X, y = load_breast_cancer(return_X_y=True)
print(X.shape, y.shape)

(569, 30) (569,)


#### 3. Split X data into training and testing sets

In [2]:
Xtrain, Xtest, ytrain, ytest = train_test_split(X, y, 
                                                random_state=42)

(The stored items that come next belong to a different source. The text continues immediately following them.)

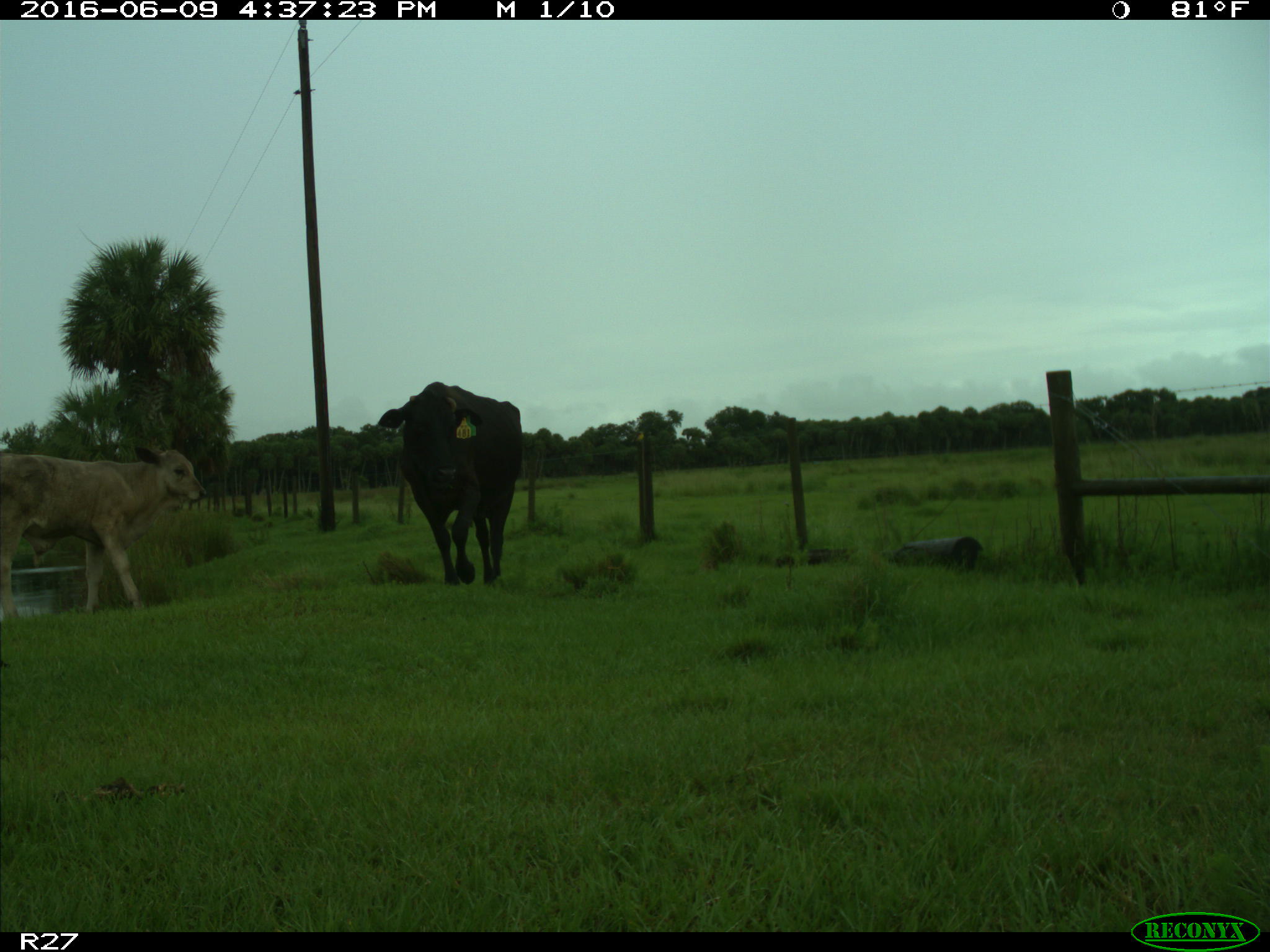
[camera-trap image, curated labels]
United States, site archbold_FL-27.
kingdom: Animalia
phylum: Chordata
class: Mammalia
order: Artiodactyla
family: Bovidae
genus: Bos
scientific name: Bos taurus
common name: domestic cow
Bos taurus (domestic cow).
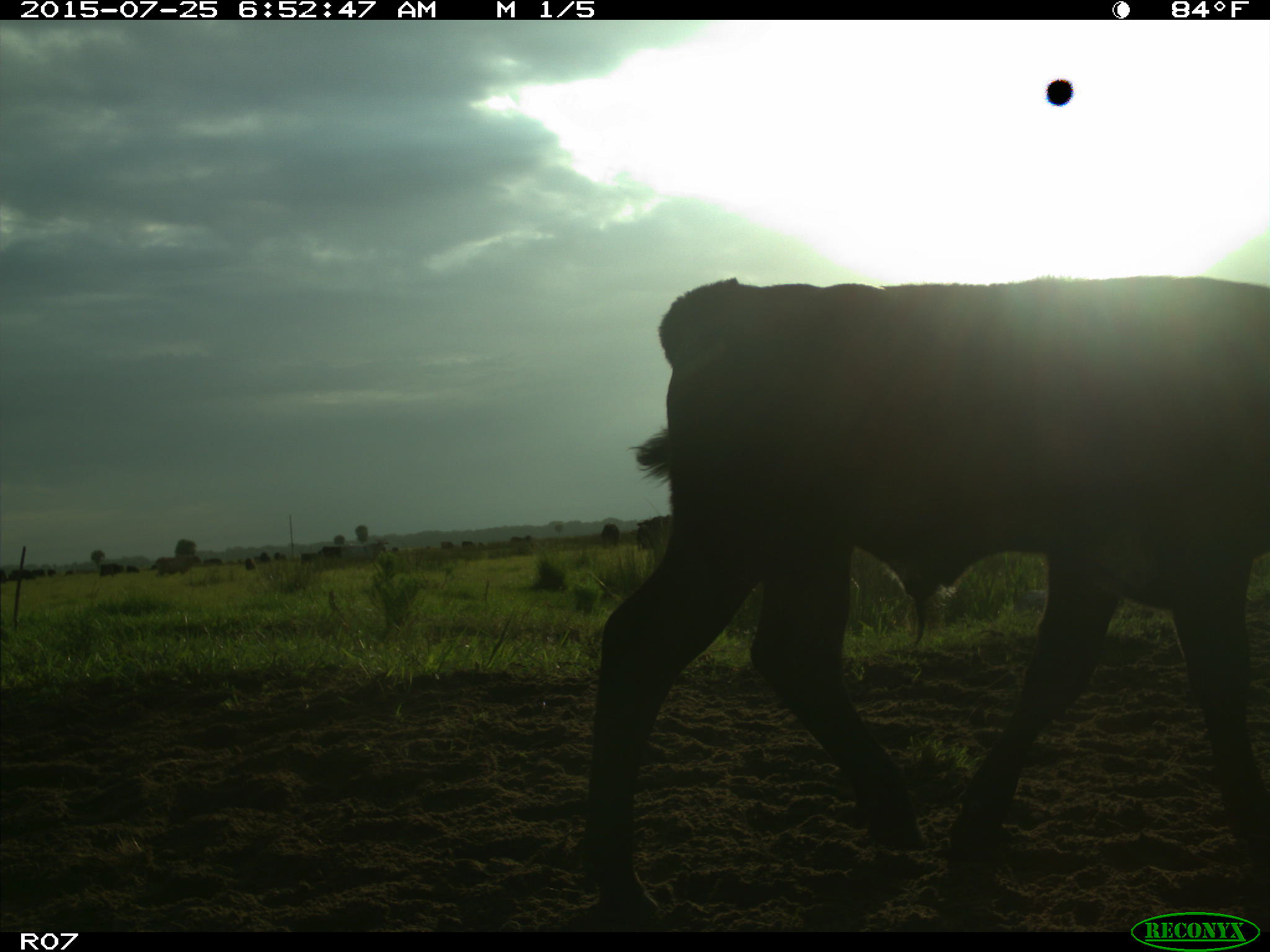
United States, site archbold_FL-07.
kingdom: Animalia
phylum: Chordata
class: Mammalia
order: Artiodactyla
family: Bovidae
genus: Bos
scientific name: Bos taurus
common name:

#### 4. Exploratory Data Analysis 
#### 5. Feature Engineering
#### 6. Build a model


In [3]:
m = LogisticRegression()

#### 7. Fit/train model i.e. calculate parameters

`m.fit(X, y)`

In [4]:
m.fit(X,y)
m.score(X,y)



0.9595782073813708

In [5]:
m.fit(Xtrain, ytrain)



LogisticRegression(C=1.0, class_weight=None, dual=False, fit_intercept=True,
          intercept_scaling=1, max_iter=100, multi_class='warn',
          n_jobs=None, penalty='l2', random_state=None, solver='warn',
          tol=0.0001, verbose=0, warm_start=False)

In [6]:
m.score(Xtrain, ytrain)

0.9577464788732394

In [7]:
m.score(Xtest, ytest)

0.965034965034965

#### 8. Cross-validation 

#### 9. Calculate model quality - i.e. recall_score, precision_score, accuracy_score

In [8]:
from sklearn.model_selection import cross_val_score

In [9]:
scores = cross_val_score(m, Xtrain, ytrain, cv=5)



In [10]:
scores.mean()

0.9482281284606866

In [11]:
scores.std()

0.02652264430551088

- combine multiple classifiers with a sklearn.ensemble.VotingClassifier to build a consensus prediction
- check whether the ensemble outperforms a single classifier

In [23]:
models = [
    ('logreg', LogisticRegression()),
    ('tree', DecisionTreeClassifier()),
    ('random_forest', RandomForestClassifier()),
    ('linear_svc', SVC(kernel='linear')),
    ('svm', SVC(kernel='rbf'))
]
m = VotingClassifier(models)

m.fit(Xtrain, ytrain)
m.score(Xtrain, ytrain)



1.0

In [13]:
m.score(Xtest, ytest)

0.965034965034965

In [14]:
m.get_params

<bound method VotingClassifier.get_params of VotingClassifier(estimators=[('logreg', LogisticRegression(C=1.0, class_weight=None, dual=False, fit_intercept=True,
          intercept_scaling=1, max_iter=100, multi_class='warn',
          n_jobs=None, penalty='l2', random_state=None, solver='warn',
          tol=0.0001, verbose=0, warm_start=False)), ('tree', De...f', max_iter=-1, probability=False, random_state=None,
  shrinking=True, tol=0.001, verbose=False))],
         flatten_transform=None, n_jobs=None, voting='hard', weights=None)>

#### 10. Optimise hyperparameters 

In [25]:
from sklearn.model_selection import GridSearchCV
import numpy as np

In [26]:
# Create regularization penalty space
penalty = ['l1', 'l2']

# Create regularization hyperparameter space
C = np.logspace(0, 4, 10)

# Create hyperparameter options
hyperparameters = dict(C=C, penalty=penalty)

In [31]:
grid = GridSearchCV(LogisticRegression(), hyperparameters, cv=5, verbose=0)

In [32]:
grid.fit(Xtrain, ytrain)









GridSearchCV(cv=5, error_score='raise-deprecating',
       estimator=LogisticRegression(C=1.0, class_weight=None, dual=False, fit_intercept=True,
          intercept_scaling=1, max_iter=100, multi_class='warn',
          n_jobs=None, penalty='l2', random_state=None, solver='warn',
          tol=0.0001, verbose=0, warm_start=False),
       fit_params=None, iid='warn', n_jobs=None,
       param_grid={'C': array([1.00000e+00, 2.78256e+00, 7.74264e+00, 2.15443e+01, 5.99484e+01,
       1.66810e+02, 4.64159e+02, 1.29155e+03, 3.59381e+03, 1.00000e+04]), 'penalty': ['l1', 'l2']},
       pre_dispatch='2*n_jobs', refit=True, return_train_score='warn',
       scoring=None, verbose=0)

In [33]:
final_model = grid.best_estimator_

In [34]:
final_model.fit(Xtrain, ytrain)
final_model.score(Xtrain, ytrain)



0.9882629107981221

In [35]:
final_model.score(Xtest, ytest)

0.965034965034965

In [36]:
final_model

LogisticRegression(C=21.544346900318832, class_weight=None, dual=False,
          fit_intercept=True, intercept_scaling=1, max_iter=100,
          multi_class='warn', n_jobs=None, penalty='l1', random_state=None,
          solver='warn', tol=0.0001, verbose=0, warm_start=False)

### Gradient Boosting
Gradient Boosting is an ensemble learning strategy that trains many weak models. Each model attempts to correctly predict the data points that previous models got wrong.

Gradient Boosting has been used for models with extraordinary accuracy. A popular implementation is the AdaBoost algorithm.